> **EXTRAIT DU DOCUMENT**
┏━━
Vu la procédure suivante :
Mme B...A...a demandé au tribunal administratif de Nantes de condamner le département de la Vendée à lui verser premièrement une indemnité de licenciement sur la base d'une rémunération nette mensuelle d'un temps complet correspondant à l'indice majoré 548, deuxièmement, une indemnité équivalant à 2 ou 3 mois de traitement, complétés des congés payés, au titre du non-respect du délai de préavis et enfin une indemnité équivalant à un an de traitement au titre du préjudice subi en raison de son licenciement intervenu dans des conditions irrégulières.
Par un jugement n° 08-4786 du 29 septembre 2011, le tribunal administratif de Nantes a, d'une part, condamné le département de la Vendée à payer à Mme A...la somme de 4 007,19 euros, avec intérêts au taux légal à compter du 15 mai 2008, correspondant au préjudice subi du fait du non-respect du délai de préavis de trois mois et, d'autre part, rejeté le surplus des conclusions de sa demande.
Par un arrêt n° 11NT03075 en date du 7 juin 2013, la cour administrative d'appel de Nantes a rejeté l'appel formé par Mme A...contre ce jugement en tant qu'il n'a pas fait entièrement droit à sa demande.
Par un pourvoi sommaire et un mémoire complémentaire, enregistrés les 16 décembre 2013 et 14 mars 2014 au secrétariat du contentieux du Conseil d'Etat, Mme A... demande au Conseil d'Etat :
1°) d'annuler cet arrêt en ce qu'il lui est défavorable ;
2°) réglant l'affaire au fond, de faire droit à ses conclusions d'appel ;
3°) de mettre à la charge du département de la Vendée la somme de 3 000 euros à verser à la SCP Bore et Salve de Bruneton au titre des dispositions des articles L. 761-1 du code de justice administrative et 37 de la loi du 10 juillet 1991.
┗━━
> **DONNÉES BRUTES**
┏━━
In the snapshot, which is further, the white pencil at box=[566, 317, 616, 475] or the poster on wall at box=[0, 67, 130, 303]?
┗━━
> **CONSIGNE**
Répondez à ces questions d'après l'extrait du document :
(a) Quelle somme le tribunal administratif de Nantes a-t-il condamné le département de la Vendée à payer à Mme A... ?
(b) Quelle juridiction a rendu l'arrêt n° 11NT03075 ?
(c) Quelle somme Mme A... demande-t-elle au Conseil d'Etat de mettre à la charge du département de la Vendée ?

> **RÉPONSE**
(a) 4 007,19 euros, avec intérêts au taux légal à compter du 15 mai 2008.
(b) La cour administrative d'appel de Nantes.
(c) 3 000 euros, à verser à la SCP Bore et Salve de Bruneton.